PASSAGE TO READ
== == ==
# Buying New Wheels, Why Is It So Hard.....



## 1stTimeAround (Sep 22, 2004)

Good afternoon all!

I have searched and read and searched and read and now I am ready to pull the trigger and buy some new wheels and tires for my 2005 28RSS.

I am going to move up to a 15" wheel and tire. I have read about the cautions of having a wheel that is rated to hold the same or higher pressure as the tire I choose, my issue is finding them in the style I like. I have done some web searching for various styles but am worried that I may be looking at something that will not work on my trailer. So I have a few questions:

1. Will most car/truck wheels work for our campers? 
2. Many of the wheels I have found don't have a designation for the PSI they can handle? Is there a way I can decipher this information?
3. If any of you that have purchased wheels, can you please send me the link to the web page or the name brand and size of the wheels you purchased?

I plan to purchase either Maxxis or Kumho tires, these seem to be the most popular and well respected brands on the board. I am looking at moving to load range D, up from the 14" load range C tires that came on the trailer.
== == ==
SUPPLIED MATERIAL
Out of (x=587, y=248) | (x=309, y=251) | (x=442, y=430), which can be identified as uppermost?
== == ==
WHAT TO DO
1. Rewrite the forum post about trailer wheels from "I am going to" up to and including "for our campers?", replacing "trailer" with "camper".
2. Shorten the paragraph of the forum post about trailer wheels that begins "I am going to move up", keeping its main facts.
The lines above have no connection to the forum post about trailer wheels.

RESPONSES IN ORDER
1.
I am going to move up to a 15" wheel and tire. I have read about the cautions of having a wheel that is rated to hold the same or higher pressure as the tire I choose, my issue is finding them in the style I like. I have done some web searching for various styles but am worried that I may be looking at something that will not work on my camper. So I have a few questions:

1. Will most car/truck wheels work for our campers?

2. The poster plans to switch to a 15" wheel and tire and knows the wheel must be rated for at least the tire's pressure. The poster has trouble finding such wheels in a preferred style and worries that some may not suit the trailer, which leads to a few questions.